Improved scalability under heavy tails, without strong convexity
- URL: http://arxiv.org/abs/2006.01364v2
- Date: Tue, 15 Dec 2020 04:46:42 GMT
- Title: Improved scalability under heavy tails, without strong convexity
- Authors: Matthew J. Holland
- Abstract summary: We study a simple algorithmic strategy that can be leveraged when both losses and gradients can be heavy-tailed.
We show that under heavy-tailed losses, the proposed procedure cannot simply be replaced with naive cross-validation.
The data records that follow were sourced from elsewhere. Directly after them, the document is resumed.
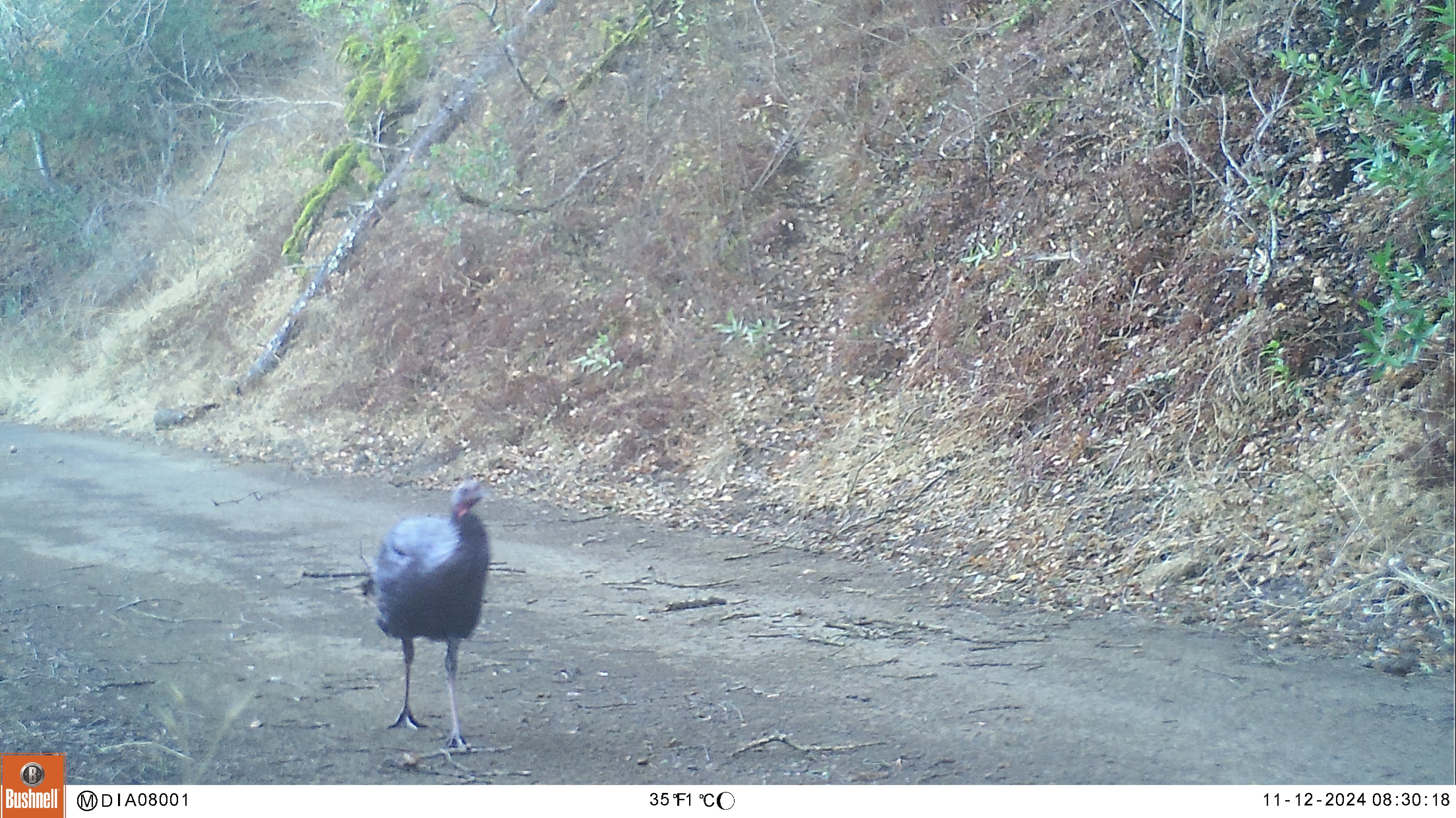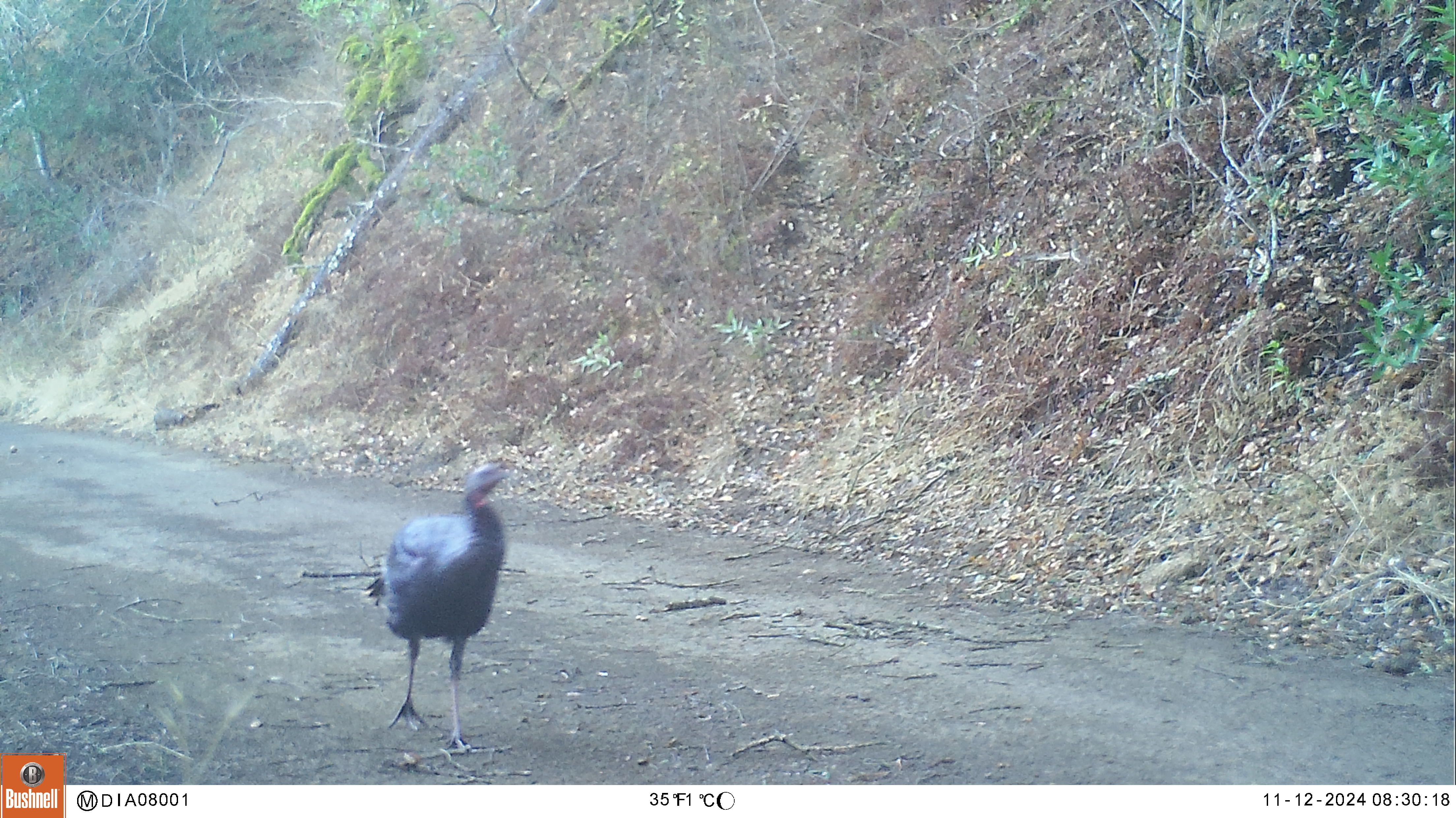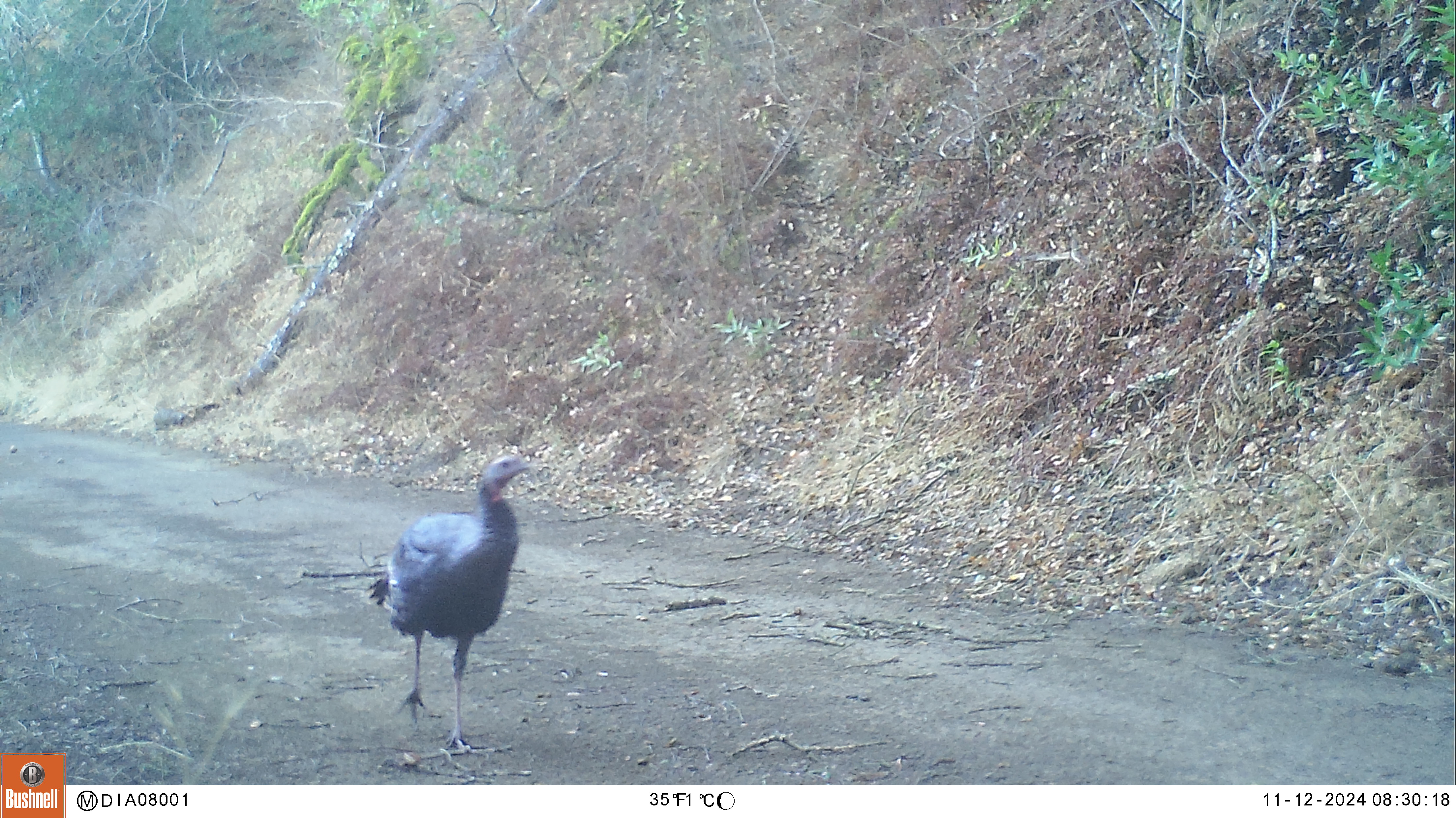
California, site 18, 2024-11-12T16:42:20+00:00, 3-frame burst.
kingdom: Animalia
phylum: Chordata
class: Aves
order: Galliformes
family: Phasianidae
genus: Meleagris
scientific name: Meleagris gallopavo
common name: turkey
Turkey (Meleagris gallopavo).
We have a scalable method with transparent guarantees, which performs well without prior knowledge of how "convenient" the feedback it receives will be.
- Score: 9.36599317326032
- License: http://arxiv.org/licenses/nonexclusive-distrib/1.0/
- Abstract: Real-world data is laden with outlying values. The challenge for machine
learning is that the learner typically has no prior knowledge of whether the
feedback it receives (losses, gradients, etc.) will be heavy-tailed or not. In
this work, we study a simple algorithmic strategy that can be leveraged when
both losses and gradients can be heavy-tailed. The core technique introduces a
simple robust validation sub-routine, which is used to boost the confidence of
inexpensive gradient-based sub-processes. Compared with recent robust gradient
descent methods from the literature, dimension dependence (both risk bounds and
cost) is substantially improved, without relying upon strong convexity or
expensive per-step robustification. Empirically, we also show that under
heavy-tailed losses, the proposed procedure cannot simply be replaced with
naive cross-validation. Taken together, we have a scalable method with
transparent guarantees, which performs well without prior knowledge of how
"convenient" the feedback it receives will be.